Having recently attended the 4thGreen Growth Conference and Exhibition 2018 themed , it is evident that there is need for us as a country to move with speed and fast track the implementation of the Green Economy Strategy and Implementation Plan (GESIP). The strategy focuses on five building blocks which include promoting sustainable Infrastructure, resource efficiency, building resilience, sustainable natural resource management, social inclusion and sustainable livelihoods.
From the conference, various stakeholders brought out pertinent issues that touch on green growth. Plans to streamline sectors such as transport, agriculture, manufacturing, energy, water and financing for green growth have been put in place.
To begin with, adopting sustainable agriculture practices will enhance food security over time. Farmers are moving from over reliance of rain fed agriculture to irrigation, planting of drought resistant crops, use of organic fertilizer, adoption of value addition practices to minimize post-harvest losses, use of technology to increase yields and market their produce. Another notable milestone is the shift to hydroponic systems which produce more yields in less time and space.

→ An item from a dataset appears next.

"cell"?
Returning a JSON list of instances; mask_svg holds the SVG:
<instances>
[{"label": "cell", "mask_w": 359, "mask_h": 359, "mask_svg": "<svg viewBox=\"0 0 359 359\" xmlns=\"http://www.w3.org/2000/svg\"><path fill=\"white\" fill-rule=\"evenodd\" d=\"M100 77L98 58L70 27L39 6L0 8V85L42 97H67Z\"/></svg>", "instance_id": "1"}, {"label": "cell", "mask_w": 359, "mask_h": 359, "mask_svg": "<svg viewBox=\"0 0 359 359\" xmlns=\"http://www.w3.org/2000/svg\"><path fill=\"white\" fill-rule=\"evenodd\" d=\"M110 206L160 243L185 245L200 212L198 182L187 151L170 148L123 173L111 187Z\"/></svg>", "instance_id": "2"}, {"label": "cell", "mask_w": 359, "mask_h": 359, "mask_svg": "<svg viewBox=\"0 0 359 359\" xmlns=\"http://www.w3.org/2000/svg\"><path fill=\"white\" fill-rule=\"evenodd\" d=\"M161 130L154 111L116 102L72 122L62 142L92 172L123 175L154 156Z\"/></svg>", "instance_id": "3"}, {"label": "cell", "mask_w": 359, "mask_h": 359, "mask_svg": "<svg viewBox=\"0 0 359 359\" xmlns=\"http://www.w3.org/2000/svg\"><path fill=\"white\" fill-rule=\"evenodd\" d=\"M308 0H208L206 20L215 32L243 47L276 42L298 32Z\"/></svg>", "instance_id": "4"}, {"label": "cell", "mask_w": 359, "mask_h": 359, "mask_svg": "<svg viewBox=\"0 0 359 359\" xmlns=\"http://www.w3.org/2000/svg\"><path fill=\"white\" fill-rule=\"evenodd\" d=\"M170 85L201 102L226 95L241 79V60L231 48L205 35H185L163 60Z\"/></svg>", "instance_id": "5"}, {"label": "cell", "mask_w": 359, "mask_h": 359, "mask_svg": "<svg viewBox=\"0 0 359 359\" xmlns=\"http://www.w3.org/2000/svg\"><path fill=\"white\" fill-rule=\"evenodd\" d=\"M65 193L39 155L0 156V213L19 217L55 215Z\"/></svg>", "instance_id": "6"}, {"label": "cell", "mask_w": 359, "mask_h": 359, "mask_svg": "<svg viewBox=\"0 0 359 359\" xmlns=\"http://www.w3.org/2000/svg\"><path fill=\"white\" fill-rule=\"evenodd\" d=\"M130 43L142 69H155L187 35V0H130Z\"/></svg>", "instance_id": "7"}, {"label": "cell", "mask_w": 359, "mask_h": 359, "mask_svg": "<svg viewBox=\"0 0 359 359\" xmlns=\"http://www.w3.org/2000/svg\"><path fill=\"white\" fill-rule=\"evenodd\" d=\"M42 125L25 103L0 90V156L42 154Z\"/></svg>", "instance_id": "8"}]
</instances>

In manufacturing, industries are slowly embracing energy efficiency practices. There has been a rise in the use of renewable energy which is contributing to tackling greenhouse gas emissions. The demand for briquettes, solar, biogas and wind energy has seen a shift from fossil fuels which are more harmful to the environment. Energy and water audits have helped in streamlining how industries use their energy and manage their waste water.
The Centre for Energy Efficiency and Conservation (CEEC) has conducted over 1000 energy audits and 20 water audits across the country. The audits in Small Medium Enterprises are conducted free of charge thus making it easier for the businesses to put energy and water efficiency systems.
In the transport sector, the GESIP (2016-2030) proposes that the infrastructure needs to be climate proofed and this can only be achieved by developing and implementing certification standards for green buildings and capacity building programmes for the architects, engineers and contractors. Infrastructure development is one of the key foundations of Vision 2030 and it cuts across various sectors such as transport, energy, agriculture, housing and construction, waste management, water and sanitation.
The mainstreaming of the green economy in planning and budgeting processes at national and county levels as stipulated in the MTPIII (2018-2022) is needed to facilitate implementation. Transitioning to a green economy will require a significant amount of financing. The GESIP estimates that the country needs at least KSh.23 billion to increase investments in the green economy.
The government alone cannot fund the green agenda therefore the private sector needs to step in and invest in the various sectors that will contribute to achieving the green economy. The concerned parties may need to consider easing the terms to accessing financing for businesses that promote the adoption of greener technologies.
It is crucial that entrepreneurs who contribute to green innovations are supported if the adoption and transfer of green technologies is to become a reality. The Kenya Climate Innovation Center (KCIC) is playing its role in contributing to the green growth agenda by catalyzing innovations that address climate change. Over the past five years, KCIC has incubated more than 200 enterprises and provided business advisory services, access to information, access to facilities, access to financing through proof of concept grants and the Early Stage Finance Mechanism to the enterprises.
Investing and supporting companies such as Corec that recycle waste into building materials could probable solve housing challenges in informal settlements considering that Nairobi alone produces three metric tonnes of waste every day.
Creation of green jobs will help reduce poverty and contribute to innovations that will help us in transitioning to a green economy. There is need to translate the dialogue and policy into action. The public, civil society, private sector, national and county government need to work together towards pushing for a green economy.